The IEA warned in May that the refinery disruption could push European jet fuel inventories below the agency's critical 23-day shortage threshold as early as June, a level that historically triggers rationing protocols. The United Kingdom, which holds no strategic reserves of jet fuel, faces particular exposure. IATA's June 2026 Global Outlook for Air Transport flagged the market as approaching a "more dangerous zone" through July and August, when peak summer demand intersects with depleted inventory buffers and slow supply recovery.
Aviation Sector Outlook
The aviation sector outlook heading into the second half of 2026 reflects a market in transition rather than recovery.

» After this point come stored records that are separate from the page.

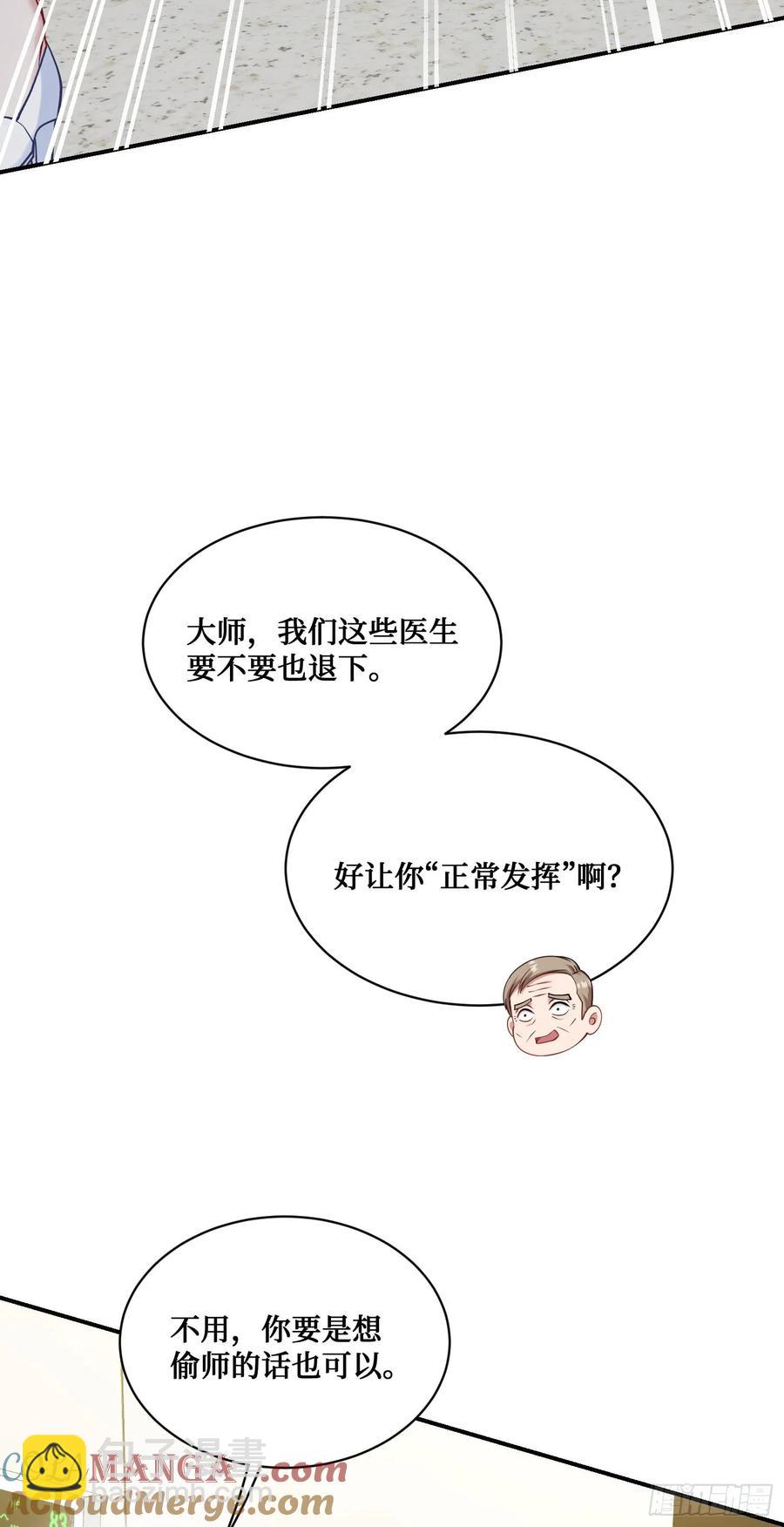 第71话：我无条件相信你~-第75话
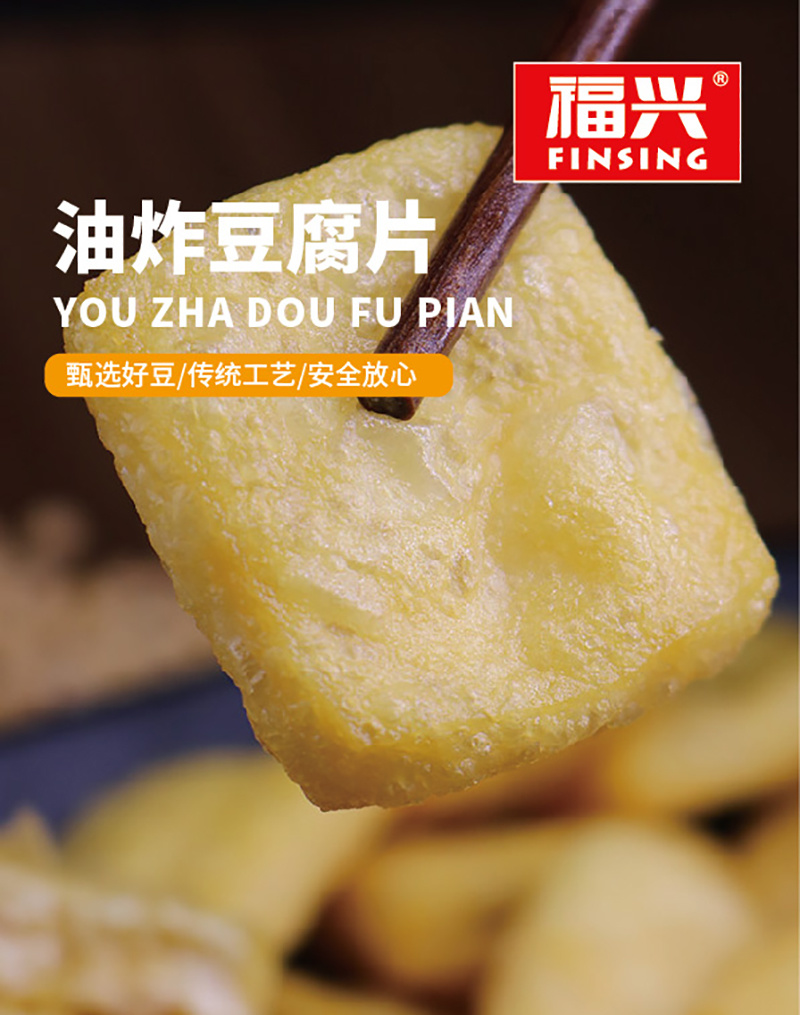 福兴油炸豆腐（非转机因）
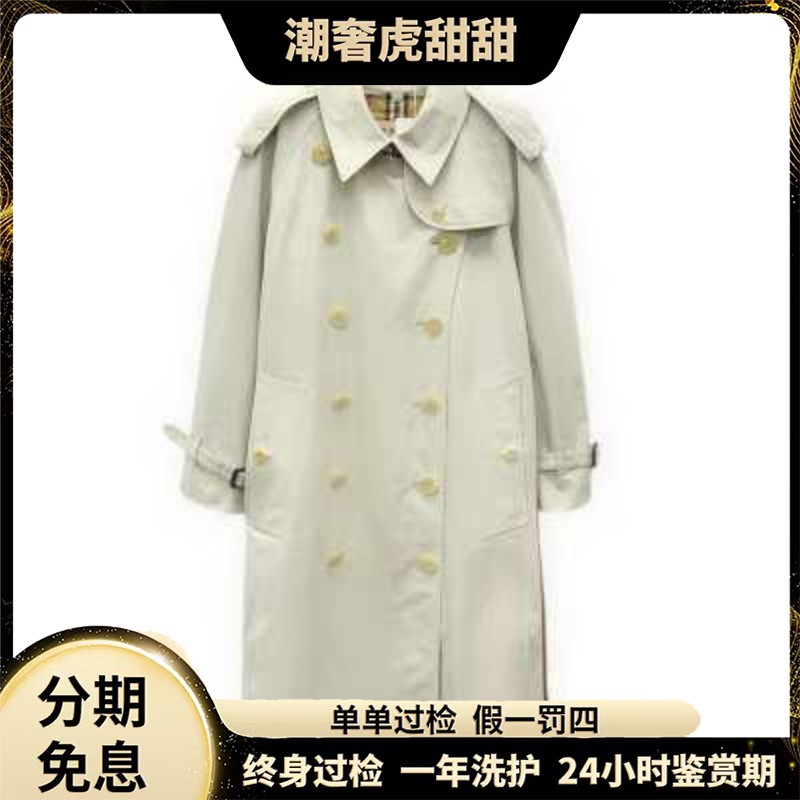 99新 BURBERRY/博柏利 象牙白腰带款风衣/ 42码/ KW0244/潮奢虎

Fuel costs, while declining from their April peak, remain structurally elevated relative to 2024 and early 2025 levels. Delta's third-quarter operating margin guidance of 11% to 13%, achieved partly through disciplined capacity restraint rather than fuel cost normalization, illustrates the industry's new operating calculus: protect margin through pricing and schedule discipline rather than volume growth.
Airfares across major routes are running approximately 15% to 25% above year-earlier levels. Carriers with strong hedging programs and diversified route networks have demonstrated greater resilience, while low-cost and leisure-focused operators face continued pressure on first-half profitability. Capacity discipline is expected to persist through at least the third quarter, limiting the pass-through of any future fuel cost reductions to ticket prices.
Outlook
The jet fuel supply shortage of 2026 has exposed the fragility of aviation's fuel supply chain at the intersection of geopolitical risk and structural refinery contraction. With crack spreads remaining elevated and inventories below comfortable thresholds across key markets, airline managements face a prolonged period of elevated airline industry fuel costs even as crude prices moderate. For the aviation sector, the path back to pre-crisis margin structures depends on both the pace of Hormuz normalization and the medium-term recovery of global refining capacity — neither of which is imminent.